Ontology is a house within philosophy's major branch metaphysics, which is theory of reality. Although metaphysics overall discusses the nature of and relations among things that exist, ontology—occurring within metaphysics—first postulates the categories of being, simply what exists. Ontology establishes categories.
Ontology is part of metaphysics since in philosophy's major branch epistemology—which concerns the sources, nature, justification, scope, and limits of knowledge, which is justified and not just incidentally correct belief—it is generally accepted as impossible to justify that the manner whereby one recognizes things and sorts them by identified traits is truly the only natural way to do so.

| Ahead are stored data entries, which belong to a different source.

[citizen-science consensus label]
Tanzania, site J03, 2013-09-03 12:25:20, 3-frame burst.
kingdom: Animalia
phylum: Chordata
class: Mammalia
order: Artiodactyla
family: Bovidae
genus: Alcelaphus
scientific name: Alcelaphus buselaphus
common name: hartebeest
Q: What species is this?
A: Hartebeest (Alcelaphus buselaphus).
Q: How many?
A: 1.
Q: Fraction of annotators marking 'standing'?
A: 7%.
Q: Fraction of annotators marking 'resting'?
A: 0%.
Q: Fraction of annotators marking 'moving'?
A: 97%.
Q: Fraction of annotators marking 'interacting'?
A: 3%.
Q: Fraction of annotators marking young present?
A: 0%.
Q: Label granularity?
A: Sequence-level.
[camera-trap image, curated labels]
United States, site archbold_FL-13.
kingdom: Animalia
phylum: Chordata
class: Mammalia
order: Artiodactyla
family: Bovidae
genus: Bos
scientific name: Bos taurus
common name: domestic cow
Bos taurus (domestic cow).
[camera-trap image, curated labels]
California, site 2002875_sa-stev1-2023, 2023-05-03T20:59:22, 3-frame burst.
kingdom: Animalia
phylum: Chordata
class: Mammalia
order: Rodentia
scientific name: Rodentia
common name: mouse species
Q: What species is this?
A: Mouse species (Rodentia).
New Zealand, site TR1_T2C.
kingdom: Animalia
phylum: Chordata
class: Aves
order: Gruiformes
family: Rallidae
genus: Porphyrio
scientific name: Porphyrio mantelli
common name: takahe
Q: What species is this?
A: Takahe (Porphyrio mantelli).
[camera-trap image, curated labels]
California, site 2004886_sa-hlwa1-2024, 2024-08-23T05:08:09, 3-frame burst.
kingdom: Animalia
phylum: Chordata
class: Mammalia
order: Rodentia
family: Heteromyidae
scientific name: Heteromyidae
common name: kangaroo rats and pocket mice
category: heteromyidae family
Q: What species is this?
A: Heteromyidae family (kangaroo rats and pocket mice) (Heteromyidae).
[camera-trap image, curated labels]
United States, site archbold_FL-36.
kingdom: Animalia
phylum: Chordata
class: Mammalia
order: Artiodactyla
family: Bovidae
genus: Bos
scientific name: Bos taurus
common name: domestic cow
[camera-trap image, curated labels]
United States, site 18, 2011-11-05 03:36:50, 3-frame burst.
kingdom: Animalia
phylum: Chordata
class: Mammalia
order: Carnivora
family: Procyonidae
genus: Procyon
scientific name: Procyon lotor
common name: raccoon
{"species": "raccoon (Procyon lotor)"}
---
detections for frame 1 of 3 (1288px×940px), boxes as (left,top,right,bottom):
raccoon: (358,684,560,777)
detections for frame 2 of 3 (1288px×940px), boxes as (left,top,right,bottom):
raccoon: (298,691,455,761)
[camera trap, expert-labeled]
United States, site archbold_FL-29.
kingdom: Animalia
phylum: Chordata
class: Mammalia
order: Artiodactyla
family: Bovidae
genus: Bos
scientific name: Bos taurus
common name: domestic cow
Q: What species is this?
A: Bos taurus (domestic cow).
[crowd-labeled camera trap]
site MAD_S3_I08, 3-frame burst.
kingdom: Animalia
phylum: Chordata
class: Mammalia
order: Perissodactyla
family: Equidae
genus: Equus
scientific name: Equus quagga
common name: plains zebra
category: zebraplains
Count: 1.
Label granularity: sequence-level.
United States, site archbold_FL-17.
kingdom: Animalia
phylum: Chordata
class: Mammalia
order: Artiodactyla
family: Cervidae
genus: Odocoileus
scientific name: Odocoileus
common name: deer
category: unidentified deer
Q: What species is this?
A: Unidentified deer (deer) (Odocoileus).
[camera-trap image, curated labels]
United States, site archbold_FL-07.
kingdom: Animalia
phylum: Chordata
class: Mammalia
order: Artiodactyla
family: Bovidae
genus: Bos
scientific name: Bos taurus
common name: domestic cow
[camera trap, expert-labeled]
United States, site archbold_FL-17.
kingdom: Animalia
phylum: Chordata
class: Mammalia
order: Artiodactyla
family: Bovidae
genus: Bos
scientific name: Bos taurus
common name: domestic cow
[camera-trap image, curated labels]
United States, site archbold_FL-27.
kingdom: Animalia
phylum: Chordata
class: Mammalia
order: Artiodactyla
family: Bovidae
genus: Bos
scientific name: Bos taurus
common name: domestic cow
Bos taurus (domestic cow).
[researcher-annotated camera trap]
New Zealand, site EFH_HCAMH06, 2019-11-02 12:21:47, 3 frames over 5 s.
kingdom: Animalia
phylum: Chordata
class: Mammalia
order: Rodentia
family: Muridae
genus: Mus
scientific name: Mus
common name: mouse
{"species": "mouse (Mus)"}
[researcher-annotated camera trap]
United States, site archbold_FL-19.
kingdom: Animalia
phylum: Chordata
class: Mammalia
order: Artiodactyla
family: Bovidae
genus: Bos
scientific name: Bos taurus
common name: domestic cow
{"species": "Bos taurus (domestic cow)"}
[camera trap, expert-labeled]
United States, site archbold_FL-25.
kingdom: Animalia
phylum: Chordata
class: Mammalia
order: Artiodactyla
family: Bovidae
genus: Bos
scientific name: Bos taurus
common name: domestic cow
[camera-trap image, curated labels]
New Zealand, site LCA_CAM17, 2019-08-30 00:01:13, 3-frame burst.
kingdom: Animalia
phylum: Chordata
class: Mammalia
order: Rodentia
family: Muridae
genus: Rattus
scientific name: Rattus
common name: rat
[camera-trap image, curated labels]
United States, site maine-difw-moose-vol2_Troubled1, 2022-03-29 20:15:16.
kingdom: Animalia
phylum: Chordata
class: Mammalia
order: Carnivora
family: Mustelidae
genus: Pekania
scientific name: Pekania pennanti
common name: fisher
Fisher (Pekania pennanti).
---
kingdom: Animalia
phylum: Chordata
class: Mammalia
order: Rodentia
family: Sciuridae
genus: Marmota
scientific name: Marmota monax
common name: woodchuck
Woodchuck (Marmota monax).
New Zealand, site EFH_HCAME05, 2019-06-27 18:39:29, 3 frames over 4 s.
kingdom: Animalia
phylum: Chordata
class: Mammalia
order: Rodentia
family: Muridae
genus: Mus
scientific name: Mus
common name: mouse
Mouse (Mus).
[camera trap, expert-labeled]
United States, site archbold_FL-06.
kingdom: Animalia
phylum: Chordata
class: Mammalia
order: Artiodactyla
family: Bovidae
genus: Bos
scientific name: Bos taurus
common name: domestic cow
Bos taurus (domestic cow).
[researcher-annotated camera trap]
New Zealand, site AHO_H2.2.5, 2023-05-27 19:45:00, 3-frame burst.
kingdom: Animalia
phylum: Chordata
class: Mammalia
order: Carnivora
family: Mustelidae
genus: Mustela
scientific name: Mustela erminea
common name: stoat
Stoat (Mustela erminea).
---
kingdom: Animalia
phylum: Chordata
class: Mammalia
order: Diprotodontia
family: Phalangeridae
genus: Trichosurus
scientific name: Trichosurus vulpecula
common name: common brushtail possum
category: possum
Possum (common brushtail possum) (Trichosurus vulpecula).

Coherence and correspondence[change | change source]
Depending on one's theory of reality, which can be either realist or idealist, one can seek either a correspondence theory of truth or a coherence theory of truth. A realist metaphysics frames statements to correspond to a reality presumed to exist independently of the mind. An idealist metaphysics frames statements to cohere with other statements, as it recognizes no mind-independent reality to exist, or, even if it presumes one to exist, regards that mind-independent reality as unknowable. So a realist ontology can seek correspondence as well as coherence, yet insofar as realism, it uses coherence to aim for correspondence. An idealist ontology can claim only to aim for coherence with other statements or perceptions of minds.
Ontological commitment[change | change source]
The term ontology can refer to a statement's ontological setup even if the statement's speaker is not intending metaphysics. A speaker's ontological and thus metaphysical commitment or presumption is reflected in the speaker's framing of what exists—naturally or mentally or both—and how such existent thing is sorted into its presumed category. For instance, life can be ontologically posed as either God's grace or as soul or as vital force or as functioning organism or as molecular illusion or as ubiquitous substance.